PROBLEM REQUIREMENTS:
List every line in the entries below that contains the word "inches".

══════════════════════════════

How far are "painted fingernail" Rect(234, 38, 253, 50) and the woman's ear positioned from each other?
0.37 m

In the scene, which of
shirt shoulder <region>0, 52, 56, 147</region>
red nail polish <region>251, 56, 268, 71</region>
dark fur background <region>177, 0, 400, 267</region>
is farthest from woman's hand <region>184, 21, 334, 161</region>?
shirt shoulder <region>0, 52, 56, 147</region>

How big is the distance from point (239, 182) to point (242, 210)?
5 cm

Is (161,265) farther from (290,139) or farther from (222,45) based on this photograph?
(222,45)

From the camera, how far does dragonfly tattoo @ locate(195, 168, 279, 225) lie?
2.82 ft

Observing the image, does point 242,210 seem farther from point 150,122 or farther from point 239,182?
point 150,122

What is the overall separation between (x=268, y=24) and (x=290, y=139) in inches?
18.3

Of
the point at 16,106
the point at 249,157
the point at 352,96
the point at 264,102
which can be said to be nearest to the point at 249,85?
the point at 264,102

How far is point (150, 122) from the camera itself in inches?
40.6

══════════════════════════════

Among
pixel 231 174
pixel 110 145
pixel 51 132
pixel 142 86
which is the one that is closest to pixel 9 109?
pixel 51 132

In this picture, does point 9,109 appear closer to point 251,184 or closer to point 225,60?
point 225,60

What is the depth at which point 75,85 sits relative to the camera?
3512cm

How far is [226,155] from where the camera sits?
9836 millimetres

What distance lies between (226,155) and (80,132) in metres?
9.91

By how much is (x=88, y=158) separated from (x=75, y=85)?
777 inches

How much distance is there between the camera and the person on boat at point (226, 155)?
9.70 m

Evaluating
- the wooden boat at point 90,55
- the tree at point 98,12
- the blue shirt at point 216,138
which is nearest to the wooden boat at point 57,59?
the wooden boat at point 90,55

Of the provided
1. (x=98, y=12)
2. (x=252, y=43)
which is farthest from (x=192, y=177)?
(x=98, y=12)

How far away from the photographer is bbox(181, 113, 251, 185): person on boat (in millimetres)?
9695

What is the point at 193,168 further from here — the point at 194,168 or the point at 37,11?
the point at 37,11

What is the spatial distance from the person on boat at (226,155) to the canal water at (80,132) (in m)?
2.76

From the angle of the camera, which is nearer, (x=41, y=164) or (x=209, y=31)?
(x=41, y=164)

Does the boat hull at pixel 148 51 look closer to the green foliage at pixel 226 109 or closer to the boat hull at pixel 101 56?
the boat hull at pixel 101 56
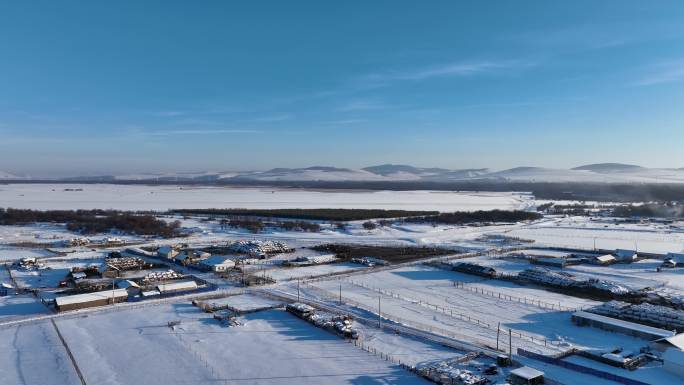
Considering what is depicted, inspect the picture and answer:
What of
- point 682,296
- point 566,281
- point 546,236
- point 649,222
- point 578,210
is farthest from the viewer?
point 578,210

══════════════════════════════

COMPLETED EXERCISE:
What is the overall separation between (x=268, y=24) and (x=290, y=139) in inches?
How far is point (150, 122) from the camera itself in inches?
777 inches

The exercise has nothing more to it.